◆ MATERIALS PROVIDED
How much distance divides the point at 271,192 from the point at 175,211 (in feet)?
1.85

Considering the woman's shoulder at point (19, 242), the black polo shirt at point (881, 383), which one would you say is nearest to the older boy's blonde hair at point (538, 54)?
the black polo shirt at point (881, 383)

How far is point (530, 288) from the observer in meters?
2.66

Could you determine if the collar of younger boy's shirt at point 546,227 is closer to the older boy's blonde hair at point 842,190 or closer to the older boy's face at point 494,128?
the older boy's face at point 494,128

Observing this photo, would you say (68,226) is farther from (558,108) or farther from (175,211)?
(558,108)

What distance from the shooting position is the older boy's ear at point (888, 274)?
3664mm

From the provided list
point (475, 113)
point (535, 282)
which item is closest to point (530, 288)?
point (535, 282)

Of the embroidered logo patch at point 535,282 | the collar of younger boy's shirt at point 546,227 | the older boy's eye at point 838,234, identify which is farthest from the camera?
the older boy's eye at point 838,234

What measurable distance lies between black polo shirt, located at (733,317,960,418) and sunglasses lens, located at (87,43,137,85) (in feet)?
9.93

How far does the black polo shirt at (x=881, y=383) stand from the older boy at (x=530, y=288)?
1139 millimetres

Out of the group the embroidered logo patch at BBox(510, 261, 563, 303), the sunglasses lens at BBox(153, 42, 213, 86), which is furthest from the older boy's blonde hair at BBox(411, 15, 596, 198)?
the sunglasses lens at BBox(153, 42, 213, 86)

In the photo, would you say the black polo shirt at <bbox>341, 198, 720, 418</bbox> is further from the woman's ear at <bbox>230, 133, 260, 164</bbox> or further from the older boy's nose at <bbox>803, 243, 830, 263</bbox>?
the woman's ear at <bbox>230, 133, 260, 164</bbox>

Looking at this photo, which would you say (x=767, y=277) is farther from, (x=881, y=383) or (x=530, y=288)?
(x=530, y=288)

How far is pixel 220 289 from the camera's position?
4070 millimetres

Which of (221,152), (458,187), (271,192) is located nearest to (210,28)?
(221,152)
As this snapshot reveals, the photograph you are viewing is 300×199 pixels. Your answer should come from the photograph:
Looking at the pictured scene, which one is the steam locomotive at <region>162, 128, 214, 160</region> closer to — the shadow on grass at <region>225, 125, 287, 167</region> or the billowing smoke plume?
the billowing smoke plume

◆ PROBLEM REQUIREMENTS
Print all of the entries above again, word for word, with every line unchanged and in the same order.

◆ THE SOLUTION
How much distance divides the point at 271,192 from the point at 175,211 (in feet)?
1.85

Considering the woman's shoulder at point (19, 242), the black polo shirt at point (881, 383), which one would you say is nearest to the older boy's blonde hair at point (538, 54)?
the black polo shirt at point (881, 383)

How far is point (530, 288) from the observer in meters?
2.66

Could you determine if the collar of younger boy's shirt at point 546,227 is closer to the older boy's blonde hair at point 842,190 or closer to the older boy's face at point 494,128?
the older boy's face at point 494,128

Observing this photo, would you say (68,226) is farther from (558,108) or farther from (175,211)?
(558,108)

What distance from the shooting position is the older boy's ear at point (888, 274)?
3664mm

From the provided list
point (475, 113)
point (535, 282)
which item is closest to point (530, 288)?
point (535, 282)

Of the embroidered logo patch at point 535,282 | the collar of younger boy's shirt at point 546,227 | the older boy's eye at point 838,234, identify which is farthest from the camera?
the older boy's eye at point 838,234

What measurable distance lies between black polo shirt, located at (733,317,960,418) and sunglasses lens, located at (87,43,137,85) (in feet)?
9.93

How far does the black polo shirt at (x=881, y=383) stand from the older boy at (x=530, y=288)?
1139 millimetres

Out of the group the embroidered logo patch at BBox(510, 261, 563, 303), the sunglasses lens at BBox(153, 42, 213, 86), which is furthest from the older boy's blonde hair at BBox(411, 15, 596, 198)?
the sunglasses lens at BBox(153, 42, 213, 86)

In the photo, would you say the black polo shirt at <bbox>341, 198, 720, 418</bbox> is further from the woman's ear at <bbox>230, 133, 260, 164</bbox> or further from the older boy's nose at <bbox>803, 243, 830, 263</bbox>?
the woman's ear at <bbox>230, 133, 260, 164</bbox>

Looking at this photo, which would you say (x=767, y=277) is farther from, (x=881, y=383) or (x=530, y=288)?
(x=530, y=288)

How far is pixel 220 289 from the camera's position?
4070 millimetres

Which of (221,152), (458,187), (271,192) is located nearest to (210,28)?
(221,152)
As this snapshot reveals, the photograph you are viewing is 300×199 pixels. Your answer should come from the photograph:
Looking at the pictured scene, which one is the steam locomotive at <region>162, 128, 214, 160</region> closer to — the shadow on grass at <region>225, 125, 287, 167</region> or the billowing smoke plume?
the billowing smoke plume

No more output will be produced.